Facing West towards Lentas Beach 
While my sister and her family were visiting, in May 2011, we quickly realised that 3 adults, two small lively boys and one big energetic dog in a small, one-bedroom apartment in the centre of town was not going to be recipe for a relaxing, happy holiday. After a couple of days of barely managed tempers, we hired a (fairly massive) van, loaded it high with tents, sleeping bags, mattresses, provisions, clothes and toys, and set off...

I've never driven anything that size, and it took quite a bit of getting used to. Having the responsibility of my family's safety also didn't help the pressure. The afore-mentioned noisy young boys and energetic dog also weren't particularly conducive to an easy road trip. We bunny hopped out of Heraklion, stalling only once or twice, and we were off. We made a stop at one of my favourite secrets of Crete, but it has been closed the last couple of times I have been passed - a small cantina at the cross roads, just before the turning to Lentas from the highway, before the archaeological site at Gortyna. This was a great, dog-friendly stop off, as it is very informal (plastic chairs and tables arranged in the shade of a few trees, a bbq and a van selling souvlaki, beer and soft drinks). I should note that it is not very vegetarian brother-in-law friendly, however. 

The last part of the drive down towards Lentas is a bit hairy, in a large van, with noisy passengers. The road is quite windy, and incessantly plunges downhill (with some spectacular views of the coast along the way).
Braving the sea in May
Arriving at Lentas we made a short stop for yet more provisions at the small grocery shop there (which is open all year round). Then we found the dirt road that winds off to the east of the village at Lentas, and continues round the coast until the Petrakis Taverna and car park.                               
As it was May, we were the only fools camping on the beach, so we had our pick of the good sandy spots under the trees. Just as well, I had never seen such a huge tent as the one my sister and her family luxuriated in (while Sage and I squeezed into my one-man, 'pitch anywhere even on a mountain', crazy coffin-shaped canvas that I have since thrown out). 

We spent three days there in the end. Eating picnics, exploring the beach, swimming, playing with Sage. I couldn't get to sleep with her inside my tent, so had to tether her to a nearby tree and keep my tent door open so she didn't feel alone. At least that way we could both look at the stars as we fell asleep...

We also made the most of the two lovely tavernas down at the beach. My favourite, run by a very friendly and welcoming guy, is practically on the beach itself.

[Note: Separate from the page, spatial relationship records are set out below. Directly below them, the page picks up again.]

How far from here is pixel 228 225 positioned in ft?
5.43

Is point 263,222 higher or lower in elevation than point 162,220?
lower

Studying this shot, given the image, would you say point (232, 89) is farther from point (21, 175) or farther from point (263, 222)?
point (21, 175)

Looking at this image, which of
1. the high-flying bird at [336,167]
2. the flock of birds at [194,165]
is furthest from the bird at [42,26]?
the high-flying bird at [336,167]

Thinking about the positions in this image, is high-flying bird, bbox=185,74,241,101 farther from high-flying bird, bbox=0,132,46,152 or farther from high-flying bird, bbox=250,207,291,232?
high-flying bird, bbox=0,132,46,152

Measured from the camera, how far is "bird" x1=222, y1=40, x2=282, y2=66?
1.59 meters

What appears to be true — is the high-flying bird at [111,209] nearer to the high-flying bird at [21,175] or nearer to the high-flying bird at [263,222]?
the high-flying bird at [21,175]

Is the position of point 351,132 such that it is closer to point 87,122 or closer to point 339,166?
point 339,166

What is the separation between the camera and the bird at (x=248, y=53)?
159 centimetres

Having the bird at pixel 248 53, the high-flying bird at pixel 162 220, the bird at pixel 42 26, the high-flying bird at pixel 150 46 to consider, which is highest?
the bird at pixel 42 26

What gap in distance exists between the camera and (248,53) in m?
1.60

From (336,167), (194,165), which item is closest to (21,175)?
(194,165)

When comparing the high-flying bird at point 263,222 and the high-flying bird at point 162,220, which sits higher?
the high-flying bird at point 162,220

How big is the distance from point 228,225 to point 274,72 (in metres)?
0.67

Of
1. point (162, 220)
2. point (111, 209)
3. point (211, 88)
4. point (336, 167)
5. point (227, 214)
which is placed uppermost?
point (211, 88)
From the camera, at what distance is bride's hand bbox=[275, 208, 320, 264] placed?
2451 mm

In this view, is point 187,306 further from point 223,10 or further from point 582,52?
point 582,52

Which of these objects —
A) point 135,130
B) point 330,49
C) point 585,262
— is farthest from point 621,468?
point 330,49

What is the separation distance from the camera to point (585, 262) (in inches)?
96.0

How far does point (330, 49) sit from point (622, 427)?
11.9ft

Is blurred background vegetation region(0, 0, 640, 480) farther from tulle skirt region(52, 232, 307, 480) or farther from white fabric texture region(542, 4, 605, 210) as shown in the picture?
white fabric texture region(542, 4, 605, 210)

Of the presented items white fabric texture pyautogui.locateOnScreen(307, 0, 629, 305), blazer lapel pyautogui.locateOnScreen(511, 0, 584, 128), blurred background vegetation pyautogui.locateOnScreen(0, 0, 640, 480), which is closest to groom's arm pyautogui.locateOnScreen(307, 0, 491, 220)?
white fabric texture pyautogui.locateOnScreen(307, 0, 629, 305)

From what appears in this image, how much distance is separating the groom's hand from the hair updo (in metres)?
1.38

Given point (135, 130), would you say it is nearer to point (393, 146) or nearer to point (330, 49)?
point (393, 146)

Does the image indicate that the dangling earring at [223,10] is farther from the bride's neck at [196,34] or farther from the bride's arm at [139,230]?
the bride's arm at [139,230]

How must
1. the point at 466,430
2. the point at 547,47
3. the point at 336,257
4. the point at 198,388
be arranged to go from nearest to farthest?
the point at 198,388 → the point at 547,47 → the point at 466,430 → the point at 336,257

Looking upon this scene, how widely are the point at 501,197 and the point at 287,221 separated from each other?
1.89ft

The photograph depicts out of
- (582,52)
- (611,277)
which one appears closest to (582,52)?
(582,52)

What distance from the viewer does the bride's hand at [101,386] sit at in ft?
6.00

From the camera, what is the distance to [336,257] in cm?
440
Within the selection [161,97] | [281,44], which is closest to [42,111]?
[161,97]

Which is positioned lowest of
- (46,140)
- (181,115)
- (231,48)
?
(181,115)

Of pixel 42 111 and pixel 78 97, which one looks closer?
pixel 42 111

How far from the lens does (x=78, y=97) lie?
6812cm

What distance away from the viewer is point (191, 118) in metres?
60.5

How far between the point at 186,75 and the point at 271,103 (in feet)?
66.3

There are hammocks and comfortable seats, nice music, quirky decorations, the most amazing salad I've ever eaten (we counted more than 25 ingredients, many grown there in the small garden by the beach), and even a horse (!) kept behind the taverna in a stable. I think there are rent rooms here, but the owner was always very welcoming of people camping and using his facilities - as long as you buy some refreshments I suppose. 

The second taverna is slightly more 'formal', but is still a lovely, relaxing, beach-side taverna. I felt more than comfortable to have Sage there with me. This taverna offers a more varied menu, including fresh fish as well as traditional Cretan dishes. 

Relaxing at the Beach Bar 
This beach is still quite quiet during the summer months, with many beach-goers preferring the slightly livelier beaches of Lentas and Dyskos nearby. The fact that it is not a sandy beach may also deter some visitors. Claiming a patch of shade under the trees maybe more difficult in the busier months of July and August, but you can always hide out in the beach bar, or bring your own shade along with you. I have always found this to be a good, dog-friendly place, and I really hope it stays that way!